Ki Tisa peraşası genelde altın buzağı günahını işleyen bir peraşadır. Bu peraşa daha önceki konuşmalarımızda da söylediğimiz gibi Mişkan peraşaları arasında gizlenmiş gibidir. Tora’nın kendisi bile bu olayı anlamakta güçlük çekmekte ve fazla anmamak için gizlemeyi tercih etmektedir. Bu peraşanın hemen başında yer alan ‘mahatsit aşekel – yarım şekelin verilmesi’ mitsvası Bene Yisrael’in tüm fertlerini bütünleştirici ve birleştirici bir mitsva olarak karşımıza çıkmaktadır. İlk toplanan mahatsit aşekel ile Mişkan çadırının soketleri yapılmıştır. Mişkan’ın tümü gönüllü olarak yapılan bağışlarla inşa edilmiştir. Ancak ‘adanim’ denilen soketlerin yapımına bütün herkes bu yolla iştirak etmiştir.
Bilgeler Mişkan’ın inşasında kullanılan bu soketlerin aslında Yahudi dininin oluşmasında temel rol oynadığını ileri sürerler. Her ne kadar her alahik detay elzem ve gerekliyse de her şeyin temelinde Tanrı inancı bulunmaktadır. Bu inanç olmadan Tora’yı anlamak ve uygulamak imkânsızdır. Bu yüzden adanim dediğimiz soketler mahatsit aşekel ile oluşturulmuştur. Diğer mitsvalara baktığımızda bazen bunlar toplumun belli kesimine verilmiş olan mitsvalardır. Bazen mitsvalar daha yüksek manevi düzeydeki insanlar tarafından farklı olarak algılanabilir. Bazıları Tora’nın farklı mitsva ve konularına eğilmeyi isteyebilir. Fakat söz konusu olan temelin inşası ise hepimizin aynı yerde bulunması şarttır. Tanrı varlığını tanımak ve inancına sahip olmak konusunda hepimiz aynı sorumluluğa sahibiz.

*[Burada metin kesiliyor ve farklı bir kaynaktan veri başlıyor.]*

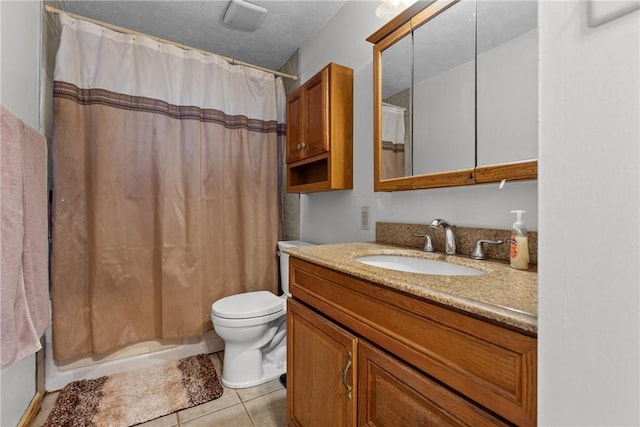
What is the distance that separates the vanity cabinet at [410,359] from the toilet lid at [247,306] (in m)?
0.62

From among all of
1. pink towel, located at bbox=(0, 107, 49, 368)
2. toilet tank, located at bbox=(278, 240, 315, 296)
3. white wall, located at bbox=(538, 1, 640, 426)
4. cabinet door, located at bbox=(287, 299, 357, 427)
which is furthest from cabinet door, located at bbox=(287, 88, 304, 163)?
white wall, located at bbox=(538, 1, 640, 426)

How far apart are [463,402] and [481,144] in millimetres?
835

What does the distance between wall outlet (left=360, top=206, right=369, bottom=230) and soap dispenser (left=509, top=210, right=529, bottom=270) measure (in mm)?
791

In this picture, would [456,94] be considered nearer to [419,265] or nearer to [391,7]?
[391,7]

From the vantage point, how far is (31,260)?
47.7 inches

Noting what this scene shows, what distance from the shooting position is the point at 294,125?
1.93 meters

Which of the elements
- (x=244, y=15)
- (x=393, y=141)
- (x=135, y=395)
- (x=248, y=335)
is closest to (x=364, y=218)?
(x=393, y=141)

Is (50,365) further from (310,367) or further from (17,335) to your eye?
(310,367)

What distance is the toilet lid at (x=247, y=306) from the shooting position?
1628 mm

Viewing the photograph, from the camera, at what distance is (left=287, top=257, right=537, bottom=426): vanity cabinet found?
1.64 feet

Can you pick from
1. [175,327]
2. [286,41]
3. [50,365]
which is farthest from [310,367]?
[286,41]

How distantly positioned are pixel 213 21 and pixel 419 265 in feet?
6.50

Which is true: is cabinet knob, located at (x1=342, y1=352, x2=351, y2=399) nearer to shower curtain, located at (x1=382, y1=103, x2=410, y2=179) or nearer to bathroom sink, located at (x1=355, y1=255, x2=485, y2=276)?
bathroom sink, located at (x1=355, y1=255, x2=485, y2=276)

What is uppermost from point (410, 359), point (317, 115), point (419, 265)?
point (317, 115)
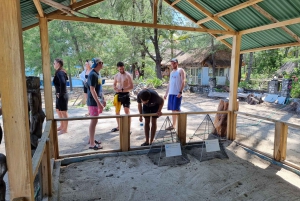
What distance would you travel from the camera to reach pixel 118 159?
340 centimetres

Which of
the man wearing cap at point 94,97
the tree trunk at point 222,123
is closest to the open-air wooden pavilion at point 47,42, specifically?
the tree trunk at point 222,123

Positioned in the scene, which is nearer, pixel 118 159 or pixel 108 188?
pixel 108 188

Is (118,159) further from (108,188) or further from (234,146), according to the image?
(234,146)

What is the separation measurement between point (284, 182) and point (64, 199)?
2.78m

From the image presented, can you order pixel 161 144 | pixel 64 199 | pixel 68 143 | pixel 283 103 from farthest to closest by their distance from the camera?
pixel 283 103 → pixel 68 143 → pixel 161 144 → pixel 64 199

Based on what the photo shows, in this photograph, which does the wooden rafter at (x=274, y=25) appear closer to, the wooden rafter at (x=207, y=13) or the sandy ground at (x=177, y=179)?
the wooden rafter at (x=207, y=13)

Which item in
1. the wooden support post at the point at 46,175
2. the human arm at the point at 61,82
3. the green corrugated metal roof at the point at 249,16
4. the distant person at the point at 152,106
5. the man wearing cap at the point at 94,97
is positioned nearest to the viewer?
the wooden support post at the point at 46,175

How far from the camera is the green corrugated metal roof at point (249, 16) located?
9.54 feet

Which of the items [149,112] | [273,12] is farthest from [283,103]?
[149,112]

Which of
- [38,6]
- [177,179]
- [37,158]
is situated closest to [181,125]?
[177,179]

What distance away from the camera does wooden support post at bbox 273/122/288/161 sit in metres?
3.29

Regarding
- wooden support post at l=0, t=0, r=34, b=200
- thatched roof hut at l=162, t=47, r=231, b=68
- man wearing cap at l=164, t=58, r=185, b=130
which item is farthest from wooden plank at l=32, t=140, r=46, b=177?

Eğer gerçekten mahatsit aşekel mitsvası Tanrı inancı konusunda temel bir mitsva ise o zaman neden bu bağışın tam şekel olarak değil de yarım şekel olarak yapıldığını daha iyi anlayabiliriz. İnanç için ön koşul bizleri resmin sadece yarısını görebildiğimizi kabul etmektir. Bizler hiçbir zaman bütün resmi görmeye muktedir değilizdir. Tanrı’nın kâinatı nasıl yönettiğini, iyilerin sıkıntı içinde olup da kötülerin günlerini gün ettiğini anlamakta çok zorlanırız. Yine aynı sebepten Tanrı’nın aldığı bazı kararlar bizlere adil görünmezler. Bütün resmi, geçmiş ve gelecekte neler olup olacağını bilen Tanrı ancak dünyayı hepimizin iyiliği için kesin adalet ve merhametle yönetmektedir. Bizlere düşen bunu kabul etmektir.
Peraşanın devamında Moşe Tanrı’yı ‘görmek’ dileğinde bulunur. Bu aslında O’nun dünyayı nasıl yönettiğini anlamak şeklinde açıklanabilir. Tanrı’nın yanıtı olumlu değildir. Bütün peygamberlerin en büyüğü, Tanrı ile yüz yüze konuşmuş olan Moşe bile bunu anlayabilecek bilgelik ve anlayışa sahip değildir. Böylelikle Moşe resmin sadece görünebilecek yüzünü görebilmiştir. Soru “areni na et kevodeha – bana onurunu göster” şeklinde gelirken yanıt “veraita et ahoray ufanay lo yerau – arkamı göreceksin yüzüm görünmeyecek” şeklinde olmuştur.
Bu olay zor zamanlarda bizler için huzurun kaynağını teşkil etmelidir. Hepimiz ‘yarım şekel’ gurubuna dâhiliz. Tanrı’nın neyi, ne zaman ve neden yaptığına dair sorularımıza her zaman yanıt bulmak mümkün olmamıştır, olamayacaktır da. Tanrı inancı aynı zamanda düşüncelerimizin ve anlayışımızın bir sınırı olduğunu kabul etmektir. Büyük resmin görüntüsü her zaman Tanrı’ya ait kalacaktır.